Reproduce each of the following entries verbatim, leaving every character unchanged.
------------------------------------------------
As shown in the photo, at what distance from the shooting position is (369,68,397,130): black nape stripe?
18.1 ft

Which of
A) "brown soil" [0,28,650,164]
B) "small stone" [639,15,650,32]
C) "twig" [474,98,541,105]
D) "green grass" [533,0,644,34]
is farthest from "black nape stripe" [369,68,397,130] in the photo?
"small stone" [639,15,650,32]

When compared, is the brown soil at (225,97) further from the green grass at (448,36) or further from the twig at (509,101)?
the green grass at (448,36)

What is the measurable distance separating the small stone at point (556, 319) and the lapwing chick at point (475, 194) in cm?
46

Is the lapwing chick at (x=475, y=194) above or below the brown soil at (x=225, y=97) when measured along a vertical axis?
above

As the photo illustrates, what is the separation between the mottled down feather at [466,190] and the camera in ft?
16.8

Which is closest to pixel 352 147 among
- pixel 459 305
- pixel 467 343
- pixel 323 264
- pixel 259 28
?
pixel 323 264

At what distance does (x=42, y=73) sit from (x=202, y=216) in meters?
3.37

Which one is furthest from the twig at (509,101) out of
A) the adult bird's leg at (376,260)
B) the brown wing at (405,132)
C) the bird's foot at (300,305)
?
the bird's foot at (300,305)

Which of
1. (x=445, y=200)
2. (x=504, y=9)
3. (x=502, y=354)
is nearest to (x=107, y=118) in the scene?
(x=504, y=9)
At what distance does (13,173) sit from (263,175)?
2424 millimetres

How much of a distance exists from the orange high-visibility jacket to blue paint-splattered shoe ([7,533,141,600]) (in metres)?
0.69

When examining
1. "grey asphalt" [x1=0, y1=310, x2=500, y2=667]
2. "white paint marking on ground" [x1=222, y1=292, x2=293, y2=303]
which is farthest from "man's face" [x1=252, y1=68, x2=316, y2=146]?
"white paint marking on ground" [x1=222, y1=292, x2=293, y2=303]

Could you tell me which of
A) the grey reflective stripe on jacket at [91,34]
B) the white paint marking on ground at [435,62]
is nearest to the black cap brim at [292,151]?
------------------------------------------------
The output =>
As shown in the photo, at what distance from the shooting position is (369,68,397,130): black nape stripe?
18.1 ft

Which of
A) "brown soil" [0,28,650,164]
B) "small stone" [639,15,650,32]
C) "twig" [474,98,541,105]
D) "green grass" [533,0,644,34]
is farthest from "black nape stripe" [369,68,397,130] in the photo?
"small stone" [639,15,650,32]

When compared, is the brown soil at (225,97) further from the green grass at (448,36) or further from the twig at (509,101)?
the green grass at (448,36)

What is the measurable distance separating the small stone at point (556, 319) and the lapwing chick at point (475, 194) in cm?
46

Is the lapwing chick at (x=475, y=194) above or below the brown soil at (x=225, y=97) when measured along a vertical axis?
above

As the photo illustrates, what is the separation between the mottled down feather at [466,190] and the camera in ft?
16.8

Which is closest to pixel 352 147 among
- pixel 459 305
- pixel 467 343
- pixel 323 264
- pixel 259 28
?
pixel 323 264

At what distance does (x=42, y=73) sit from (x=202, y=216) in meters?
3.37

Which one is furthest from the twig at (509,101) out of
A) the adult bird's leg at (376,260)
B) the brown wing at (405,132)
C) the bird's foot at (300,305)
?
the bird's foot at (300,305)

Which of
1. (x=445, y=200)
2. (x=504, y=9)
3. (x=502, y=354)
is nearest to (x=107, y=118) in the scene?
(x=504, y=9)
At what distance does (13,173) sit from (263,175)?
2424 millimetres

How much of a distance exists from the orange high-visibility jacket to blue paint-splattered shoe ([7,533,141,600]) (in metres)?
0.69

When examining
1. "grey asphalt" [x1=0, y1=310, x2=500, y2=667]
2. "white paint marking on ground" [x1=222, y1=292, x2=293, y2=303]
which is farthest from "man's face" [x1=252, y1=68, x2=316, y2=146]?
"white paint marking on ground" [x1=222, y1=292, x2=293, y2=303]

Could you tell me which of
A) the grey reflective stripe on jacket at [91,34]
B) the white paint marking on ground at [435,62]
is nearest to the black cap brim at [292,151]?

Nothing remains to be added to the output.